Lo stesso disappunto si intuisce dalle note fatte diramare dalla presidente di Fratelli d'Italia Giorgia Meloni e dal fondatore di Forza Italia Silvio Berlusconi.

 Nel colloquio con il capo dello Stato, il presidente di FI - si sottolinea - ha garantito che "volontà di collaborare per uscire da questa situazione è assoluta". "Il governo deve tuttavia accogliere almeno alcune delle proposte che noi avanziamo nell'interesse di tutti i cittadini", aggiunge però Berlusconi.  

"Questa mattina ho parlato con il presidente della Repubblica Mattarella: un gesto che ho apprezzato molto e lo ringrazio per questo", conferma Meloni. "Al capo dello Stato ho ribadito lo spirito di collaborazione e responsabilità che ha contraddistinto Fratelli d'Italia fin dall'inizio dell'emergenza sanitaria e gli ho confermato che il nostro lavoro continuerà in questa direzione". "Ci auguriamo - scandisce poi la leader di FdI - che il governo abbia il nostro stesso atteggiamento e che si possa davvero lavorare insieme per dare risposte concrete a famiglie, imprese e lavoratori. Perchè per noi l'interesse dell'Italia e degli italiani vale piu' di ogni altra cosa". 

Insoddisfatti dal decreto 'Cura Italia'

Da Forza Italia, si sottolinea, c'è la massima collaborazione ma si chiede al governo di prendere qualche proposta. Sono stati valutati con favore i primi interventi sanitari, ma non questo economico - proseguono fonti di FI - e i leader del centrodestra sono preoccupati per lo scarso impatto di queste misure soprattutto sugli autonomi. Noi, si aggiunge, abbiamo posto attenzione anche sul rischio che coi crolli in Borsa, gli stranieri facciano 'shopping' di nostre imprese. Ieri c'era stata consultazione tra i tre partiti e concordata una linea critica, seppur nel quadro della collaborazione, si conclude.

Nella Lega, la questione è più complessa e coinvolge anche il rapporto personale - non dei migliori, come è noto - tra il presidente e il suo ex vice Salvini. Ma il capo della Lega giura di avere seppellito l'ascia da guerra in nome dell'emergenza ("A volte mi cucio la bocca per non dire cosa penso", si è sfogato in diretta Facebook nei giorni scorsi) che colpisce soprattutto due Regioni amministrate dal suo partito, la Lombardia e il Veneto. E ne fa una questione politica. "Attendo una chiamata da Conte in giornata", dice.
 

Al momento la telefonata non è ancora arrivata.
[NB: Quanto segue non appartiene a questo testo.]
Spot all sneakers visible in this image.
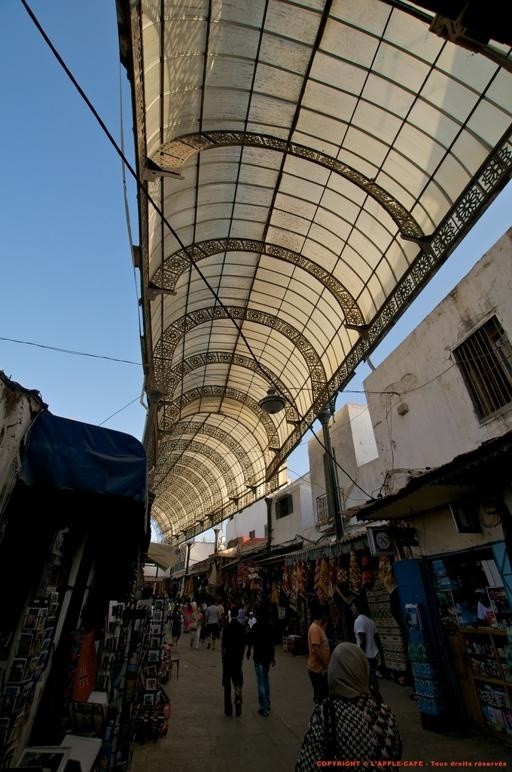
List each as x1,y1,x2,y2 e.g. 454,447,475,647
190,639,216,650
224,700,272,717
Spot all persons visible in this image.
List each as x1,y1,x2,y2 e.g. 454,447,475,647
172,593,389,718
294,640,403,772
474,587,495,626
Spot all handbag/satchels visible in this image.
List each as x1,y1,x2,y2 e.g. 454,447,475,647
323,695,346,772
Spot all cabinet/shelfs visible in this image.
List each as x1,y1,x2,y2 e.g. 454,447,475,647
449,629,512,743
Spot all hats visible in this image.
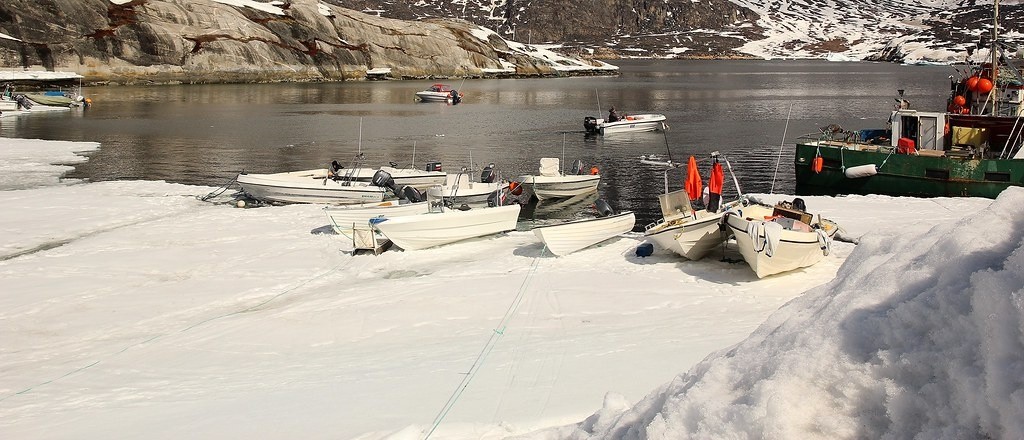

Ma il leader leghista ha bene in mente cosa chiedere al presidente del Consiglio. "Chiedo tre interventi immediati: inviare subito nelle zone di guerra almeno 100 tra medici, specializzati e infermieri, a Brescia e a Bergamo si muore in casa; spostare le scadenze fiscali di domani; non usare il virus per approvare svuota carceri e indulti per spacciatori e rapinatori", scandisce. "Speriamo - conclude - di trovare ascolto nel governo, la Lega c'è e ci sarà. I leghisti sono soddisfatti per aver ottenuto che il decreto Cura Italia sia affidato ai pareri delle commissioni del Senato il 25 e il 26 e poi vada all'esame della commissione Bilancio. Come sono soddisfatti dell'intervento della Banca centrale europea a sostegno dei Paesi colpiti dal coronavirus: "in ritardo ma va nella giusta direzione". Ora vorrebbero che si aprisse un confronto che porti a modifiche del decreto. E non ci stanno a essere definiti come quelli che fanno "ostruzionismo" sul 'Cura Italia'. "Se il governo avesse voluto veramente collaborazione sul decreto, avrebbe dovuto fare un testo snello da condividere prima con l'opposizione. E non un maxi decreto con 127 articoli in cui ha infilato di tutto e aspettarsi che glielo approviamo a scatola chiusa. Questa non è collaborazione", lamentano.